■ DESKRIPSI SOAL ■
Sunting baris-baris mulai dari baris yang memuat "What is the spatial gap" sampai baris terakhir dengan mengganti "spatial gap" menjadi "physical gap". Tuliskan kembali baris-baris tersebut tanpa perubahan lain.

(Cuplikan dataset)
================================

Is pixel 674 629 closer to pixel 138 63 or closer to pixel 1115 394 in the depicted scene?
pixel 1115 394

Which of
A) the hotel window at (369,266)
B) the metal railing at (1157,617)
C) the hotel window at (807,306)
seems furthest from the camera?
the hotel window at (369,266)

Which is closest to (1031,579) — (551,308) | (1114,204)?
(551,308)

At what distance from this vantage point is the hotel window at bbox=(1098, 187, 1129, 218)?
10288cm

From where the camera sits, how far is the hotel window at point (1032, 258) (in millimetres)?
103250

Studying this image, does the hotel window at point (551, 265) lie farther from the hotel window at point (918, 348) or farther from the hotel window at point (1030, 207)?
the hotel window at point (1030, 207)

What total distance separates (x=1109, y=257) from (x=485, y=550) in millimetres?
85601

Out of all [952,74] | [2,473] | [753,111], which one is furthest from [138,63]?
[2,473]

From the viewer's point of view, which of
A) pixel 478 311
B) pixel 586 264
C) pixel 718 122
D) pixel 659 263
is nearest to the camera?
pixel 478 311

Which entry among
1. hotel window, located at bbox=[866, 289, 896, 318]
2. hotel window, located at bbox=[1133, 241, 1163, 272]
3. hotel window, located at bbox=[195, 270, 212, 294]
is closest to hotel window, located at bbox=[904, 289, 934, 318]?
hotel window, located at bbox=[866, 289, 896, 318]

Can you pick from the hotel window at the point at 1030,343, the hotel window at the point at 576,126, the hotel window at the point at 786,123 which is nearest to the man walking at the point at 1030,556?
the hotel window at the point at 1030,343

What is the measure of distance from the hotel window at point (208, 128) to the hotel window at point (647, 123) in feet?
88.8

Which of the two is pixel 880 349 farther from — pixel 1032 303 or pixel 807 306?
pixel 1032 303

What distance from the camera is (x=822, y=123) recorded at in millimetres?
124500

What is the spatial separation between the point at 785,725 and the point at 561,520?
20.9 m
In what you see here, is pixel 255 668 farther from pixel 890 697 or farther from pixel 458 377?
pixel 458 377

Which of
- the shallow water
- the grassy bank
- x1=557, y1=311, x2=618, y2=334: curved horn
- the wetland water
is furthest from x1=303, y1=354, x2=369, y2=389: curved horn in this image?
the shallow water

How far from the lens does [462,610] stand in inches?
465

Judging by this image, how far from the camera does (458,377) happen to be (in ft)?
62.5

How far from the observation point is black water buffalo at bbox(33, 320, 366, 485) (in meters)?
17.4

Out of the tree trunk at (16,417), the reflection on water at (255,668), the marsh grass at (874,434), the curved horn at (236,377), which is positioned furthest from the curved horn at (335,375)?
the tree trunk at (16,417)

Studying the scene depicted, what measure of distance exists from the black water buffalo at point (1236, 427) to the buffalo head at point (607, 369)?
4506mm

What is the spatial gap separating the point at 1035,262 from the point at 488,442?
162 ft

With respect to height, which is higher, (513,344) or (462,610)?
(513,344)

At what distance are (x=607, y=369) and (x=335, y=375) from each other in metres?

================================

■ PENYELESAIAN ■
What is the physical gap separating the point at 1035,262 from the point at 488,442?
162 ft

With respect to height, which is higher, (513,344) or (462,610)?
(513,344)

At what distance are (x=607, y=369) and (x=335, y=375) from each other in metres?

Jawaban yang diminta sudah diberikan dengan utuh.